Stored items:
══════════

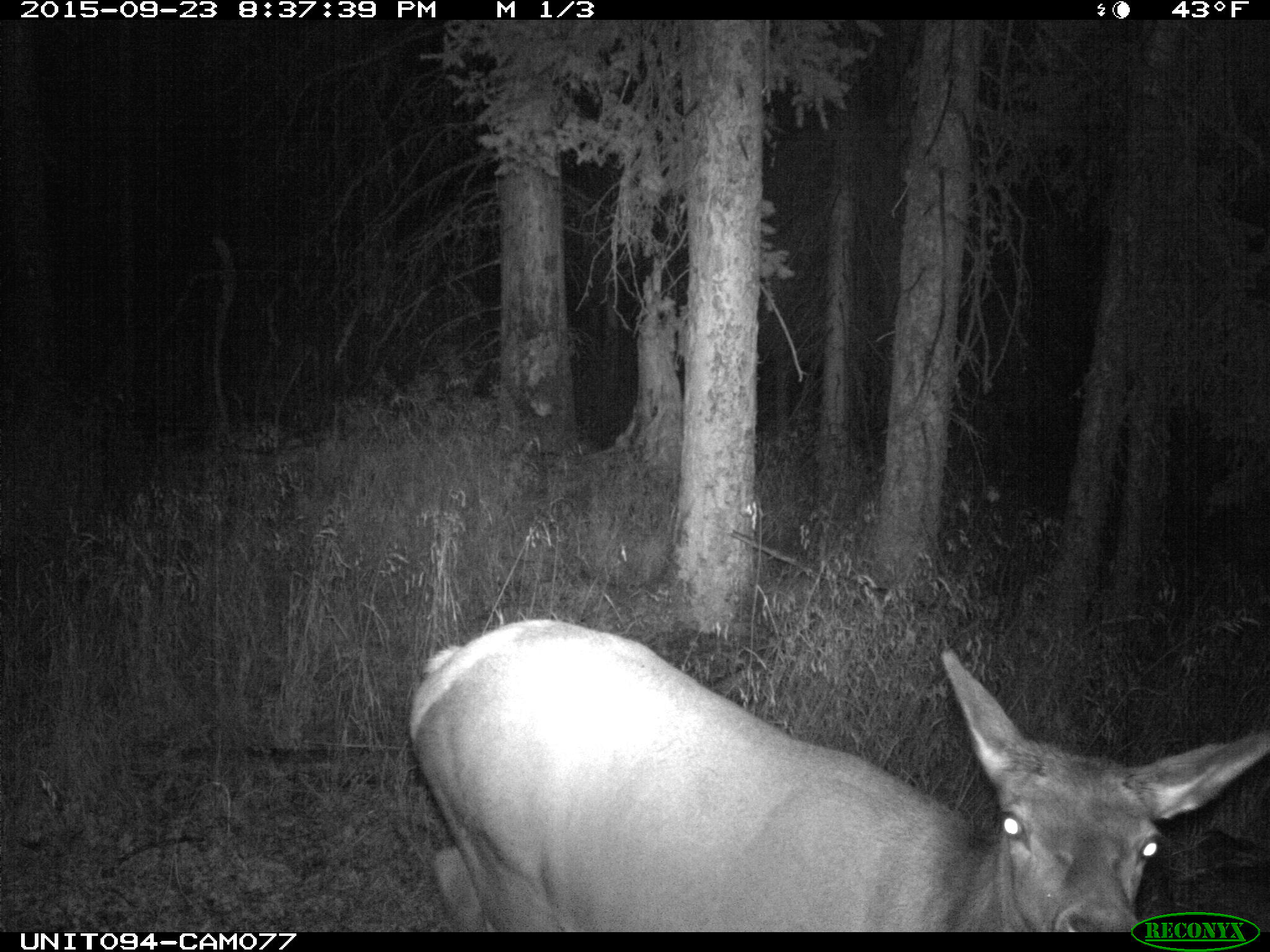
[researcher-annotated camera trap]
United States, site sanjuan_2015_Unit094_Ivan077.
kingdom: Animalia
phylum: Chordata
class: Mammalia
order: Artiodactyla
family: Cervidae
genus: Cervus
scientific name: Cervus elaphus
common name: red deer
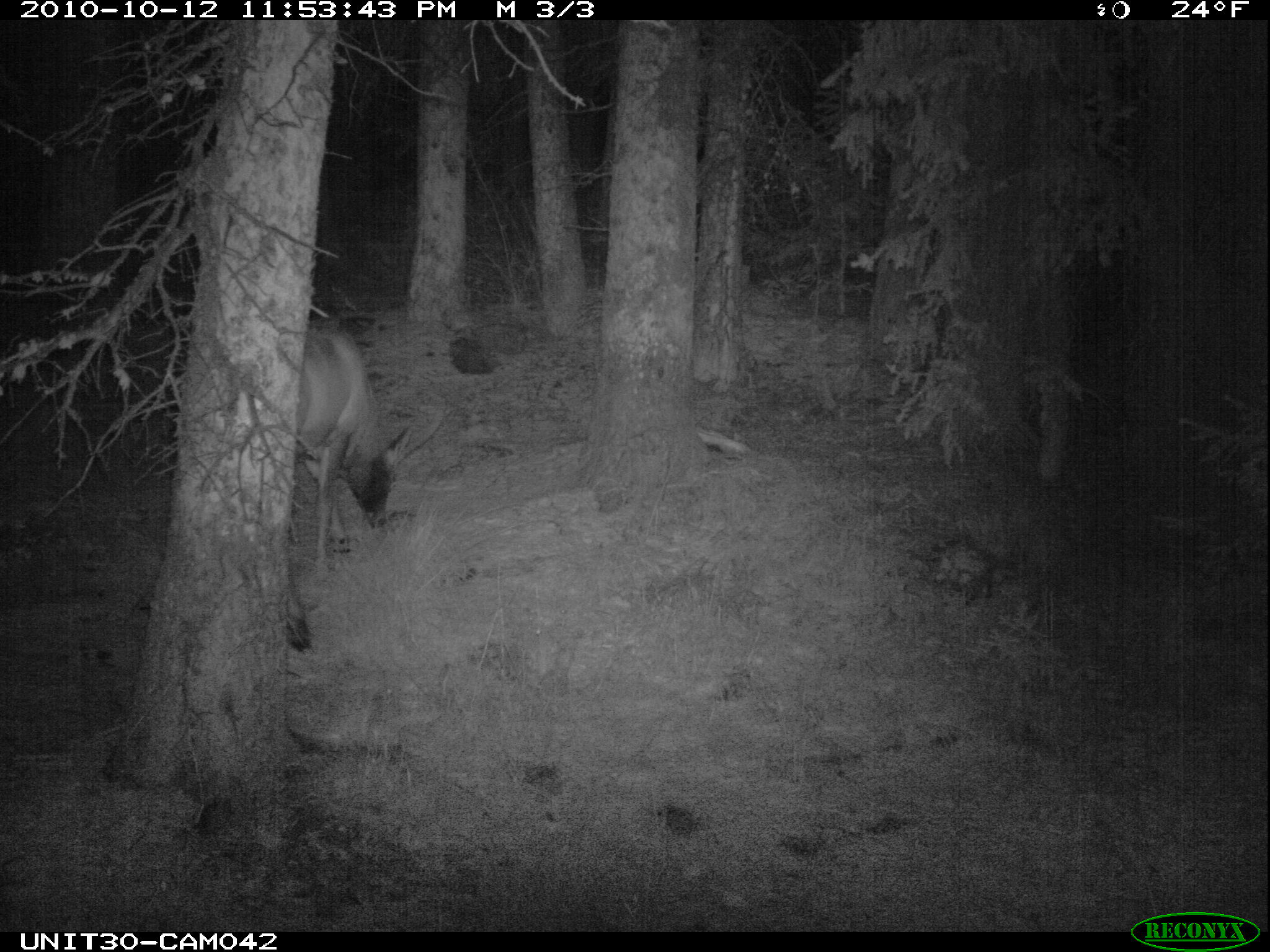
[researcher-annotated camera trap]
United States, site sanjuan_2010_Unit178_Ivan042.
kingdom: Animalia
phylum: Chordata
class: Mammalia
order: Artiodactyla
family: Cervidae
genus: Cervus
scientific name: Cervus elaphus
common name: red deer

══════════

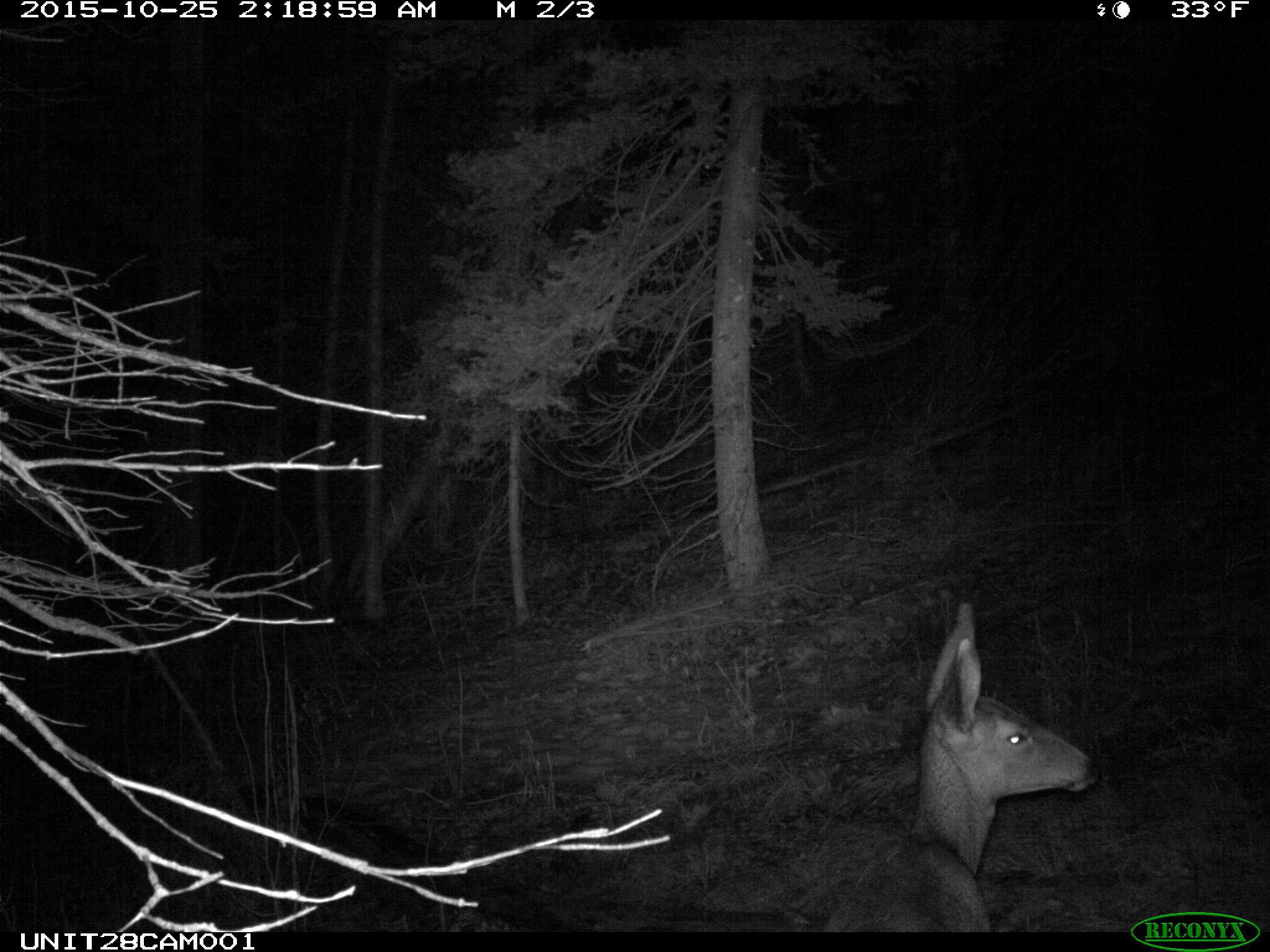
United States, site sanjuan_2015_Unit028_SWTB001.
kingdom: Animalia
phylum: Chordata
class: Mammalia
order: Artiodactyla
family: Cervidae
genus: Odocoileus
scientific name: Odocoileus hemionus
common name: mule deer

══════════

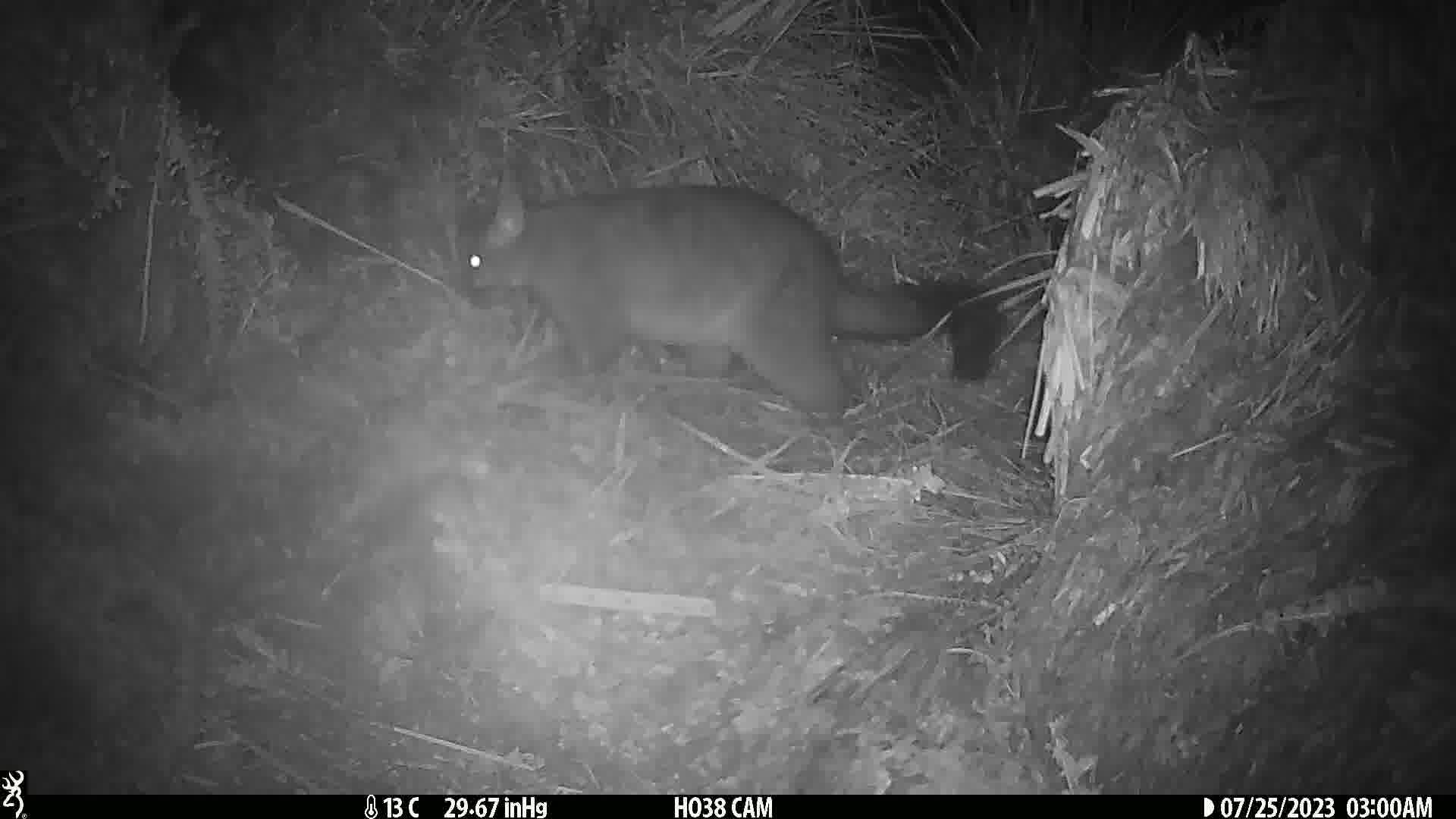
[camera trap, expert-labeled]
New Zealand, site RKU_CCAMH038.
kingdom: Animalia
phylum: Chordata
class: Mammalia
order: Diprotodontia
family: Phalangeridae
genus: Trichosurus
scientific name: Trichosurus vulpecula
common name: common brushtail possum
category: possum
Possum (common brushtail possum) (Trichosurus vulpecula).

══════════

▶ EXERCISE DESCRIPTION
Report the number of lines in these entries that hold the word "scientific". Add nothing else.

▶ RESULT OF THIS TASK
4